Pesquisa, ambiente intelectual e a maioria dos melhores estudantes ainda fazem a USP. E por quais outros critérios a universidade deveria ser julgada? Pelo seu futuro, talvez; pela produtividade, decerto, embora a medida da eficiência universitária seja um problema (que nem por isso deve ser tratado com a nonchalance do faz-de-conta que suscitam os relatórios burocráticos de produção).
Ao menos desde os anos 90, a USP torna-se mais produtiva. Há mais estudantes por professor, embora uspianos questionem a qualidade da formação de classes de uma centena de alunos. O número de publicações científicas, as de padrão internacional, por docente é 51% maior que em 2000; há mais doutores a dar aulas.
A USP é cara? Faça-se uma conta tonta, dividir o orçamento pelo total de alunos de graduação e pós: dá uns R$ 2.300 mensais por cabeça. Boas escolas privadas de economia e direito de São Paulo, sob supergerentes ou "gente do mercado", cobram uns R$ 2.000 mensais. Mas tais escolas nem de longe bancam a massa de laboratórios, pesquisas, museus, hospitais e serviços da USP. Ou seu grave gasto com aposentados, que levou 19% da despesa total de 2006.
Comparação global? Harvard gasta R$ 26 mil mensais por aluno. Mas quem quer brincar de numeralha terá de fazer algo mais sofisticado que continhas de privatistas raivosos ignaros. Por falar nisso, cabe porém discutir se os uspianos formados deveriam contribuir, na medida de sua renda, para a universidade (sim, pagar o curso ex post). Isso é solidariedade social e intergeracional, não "mercantilização do ensino".
Mas a USP é lerda.

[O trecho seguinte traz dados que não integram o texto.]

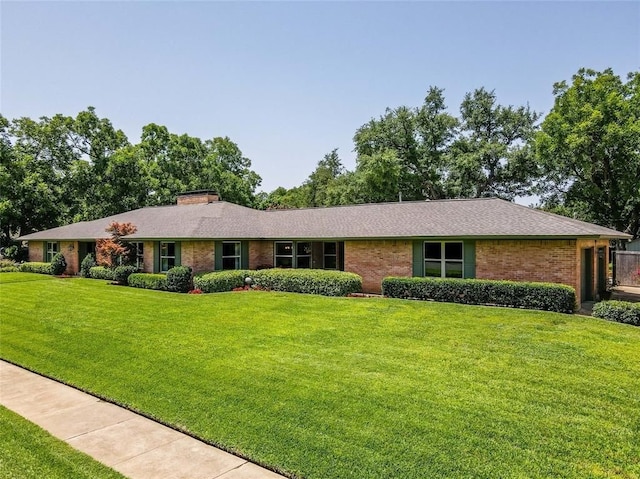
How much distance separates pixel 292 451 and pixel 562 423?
3.83 m

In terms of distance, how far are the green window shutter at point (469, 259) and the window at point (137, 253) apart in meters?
17.2

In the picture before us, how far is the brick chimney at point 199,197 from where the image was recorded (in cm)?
2739

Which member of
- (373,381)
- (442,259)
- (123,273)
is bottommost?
(373,381)

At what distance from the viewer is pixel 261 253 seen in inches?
873

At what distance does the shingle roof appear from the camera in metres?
15.0

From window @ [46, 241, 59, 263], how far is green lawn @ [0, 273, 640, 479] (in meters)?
17.4

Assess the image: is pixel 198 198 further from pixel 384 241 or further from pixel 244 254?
pixel 384 241

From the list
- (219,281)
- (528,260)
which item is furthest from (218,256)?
(528,260)

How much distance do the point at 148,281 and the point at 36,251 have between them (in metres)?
16.1

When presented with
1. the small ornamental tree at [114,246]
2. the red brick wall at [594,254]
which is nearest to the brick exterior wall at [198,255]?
the small ornamental tree at [114,246]

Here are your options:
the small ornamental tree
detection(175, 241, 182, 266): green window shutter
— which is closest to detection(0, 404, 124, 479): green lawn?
detection(175, 241, 182, 266): green window shutter

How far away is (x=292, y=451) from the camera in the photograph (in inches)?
199

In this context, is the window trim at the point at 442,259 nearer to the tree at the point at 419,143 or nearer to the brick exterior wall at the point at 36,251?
the tree at the point at 419,143

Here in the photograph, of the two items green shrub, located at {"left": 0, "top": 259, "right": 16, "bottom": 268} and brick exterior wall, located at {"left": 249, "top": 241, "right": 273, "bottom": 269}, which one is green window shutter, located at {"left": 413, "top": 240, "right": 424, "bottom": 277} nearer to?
brick exterior wall, located at {"left": 249, "top": 241, "right": 273, "bottom": 269}
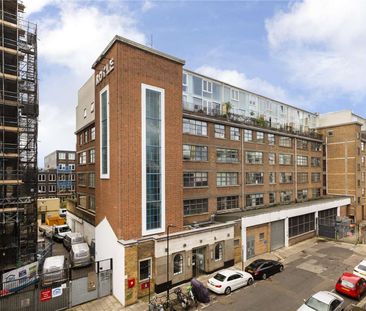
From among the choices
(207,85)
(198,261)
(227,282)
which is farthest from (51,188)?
(227,282)

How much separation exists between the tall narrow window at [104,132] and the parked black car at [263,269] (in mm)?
16024

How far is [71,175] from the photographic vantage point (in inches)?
2965

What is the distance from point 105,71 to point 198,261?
2017cm

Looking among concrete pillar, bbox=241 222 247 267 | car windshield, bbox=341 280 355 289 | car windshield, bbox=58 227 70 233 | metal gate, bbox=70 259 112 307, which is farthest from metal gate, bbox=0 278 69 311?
car windshield, bbox=58 227 70 233

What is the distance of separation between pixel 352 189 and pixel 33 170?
172ft

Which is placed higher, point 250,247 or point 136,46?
point 136,46

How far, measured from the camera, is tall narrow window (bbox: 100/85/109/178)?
23266 millimetres

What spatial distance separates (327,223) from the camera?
41000 mm

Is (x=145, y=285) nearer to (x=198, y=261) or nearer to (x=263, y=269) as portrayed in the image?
(x=198, y=261)

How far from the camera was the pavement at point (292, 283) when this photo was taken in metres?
18.4

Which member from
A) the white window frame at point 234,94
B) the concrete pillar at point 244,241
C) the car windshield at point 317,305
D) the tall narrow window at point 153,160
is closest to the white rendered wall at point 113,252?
the tall narrow window at point 153,160

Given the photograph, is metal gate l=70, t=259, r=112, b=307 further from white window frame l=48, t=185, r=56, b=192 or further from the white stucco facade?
white window frame l=48, t=185, r=56, b=192

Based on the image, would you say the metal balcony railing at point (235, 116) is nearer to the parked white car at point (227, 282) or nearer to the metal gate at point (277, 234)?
the metal gate at point (277, 234)

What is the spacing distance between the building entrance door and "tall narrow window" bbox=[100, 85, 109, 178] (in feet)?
36.3
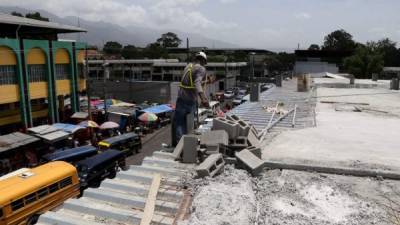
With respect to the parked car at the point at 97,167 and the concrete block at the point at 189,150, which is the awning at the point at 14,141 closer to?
the parked car at the point at 97,167

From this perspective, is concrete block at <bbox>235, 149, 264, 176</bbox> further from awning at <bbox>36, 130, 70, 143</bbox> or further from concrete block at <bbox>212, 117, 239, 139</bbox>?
awning at <bbox>36, 130, 70, 143</bbox>

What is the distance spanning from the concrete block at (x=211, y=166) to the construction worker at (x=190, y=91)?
166 centimetres

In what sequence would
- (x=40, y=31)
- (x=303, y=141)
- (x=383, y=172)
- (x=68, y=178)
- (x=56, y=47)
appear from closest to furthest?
(x=383, y=172) → (x=303, y=141) → (x=68, y=178) → (x=56, y=47) → (x=40, y=31)

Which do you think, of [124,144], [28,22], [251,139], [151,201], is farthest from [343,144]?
[28,22]

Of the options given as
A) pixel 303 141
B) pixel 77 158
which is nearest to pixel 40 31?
pixel 77 158

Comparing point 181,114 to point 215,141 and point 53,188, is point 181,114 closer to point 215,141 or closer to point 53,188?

Sua burocracia e seu sistema de decisão são ineptos em inovação institucional. A USP não oferece novos formatos de cursos num mundo cambiante. Pouco reage a cursos decadentes ou que jamais se firmaram. É lerda em criar patentes, embora não deva se tornar um balcão de soluções para empresas e programas sociais, como pregam mercadistas ou esquerdóides.
A USP porém não publica periodicamente uma carta de objetivos e compromissos que possam ser verificados pelo público. Não demonstra a qualidade de seus formados. Não presta contas, afora a contabilidade comezinha. Tende a soçobrar sob o peso dos aposentados, sobre o que se finge de morta. Reage a cobranças com passividade ou por meio da militância corporativista e retrógrada.
O debate suscitado pelos decretos Serra é medíocre. É pífia a crítica à USP de um setor privado que mal investe em ciência. Governos ora nada têm a dizer à universidade. Sim, tanto zunzum e tudo ficará na mesma.